Western countries, especially the US, have adopted new generation antigen technologies like Abbot's rapid Panbio antigen tests.

A nasal swab is inserted into a small, portable device, and a visual result is provided within about 15 minutes, similar to a home pregnancy test.

The American multinational medical devices and healthcare company also plans to begin offering BinaxNOW tests for direct commercial purchases. These rapid antigen self-tests are designed to detect both asymptomatic and symptomatic COVID-19 patients. 

Companies and academic research labs are also rolling out other tests that are faster, cheaper and more user-friendly than standard RT-PCR ones, although they are not being produced on the same scale as antigen tests.

Some of these other tests use the gene-editing tool CRISPR to zero in on genetic snippets of the coronavirus.

Researchers from the Institute of Genomics and Integrative Biology (IGIB) in India's capital New Delhi have also been working on this technology for several months. They have modified their gene-editing technology-based paper-strip diagnostic kit in such a manner that a simple PCR test can be used to detect mutated variants of COVID.

"This will make detecting the new variants simpler and eliminate the need for complete genetic sequencing for diagnosis, which raises the cost manifold and takes about three days," Debojyoti Chakraborty, senior scientist at IGIB and part of the team that developed both the tests, told The Hindustan Times daily.

But its rollout has yet to happen.

Indian hospitals inundated by COVID patients

India's health care system, meanwhile, continues to be overwhelmed by the ferocity of the second wave.
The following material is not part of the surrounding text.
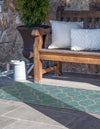 Garden Lattice Oasis Collection Area Rug - Arbor (Aquamarine) Runner Aquamarine  lifestyle 5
Lacking beds, drugs and medical oxygen, hospitals have been forced to turn away droves of sufferers, while tales of desperate relatives searching for someone to treat dying loved ones have become commonplace.

The Health Ministry on Wednesday said that it had registered a record 4,205 COVID-related deaths in the past 24 hours, while the number of infections rose by 348,421, carrying the tally past 23 million.

While experts believe the actual numbers could be five to 10 times higher, they're unable to say with certainty when the figures will peak.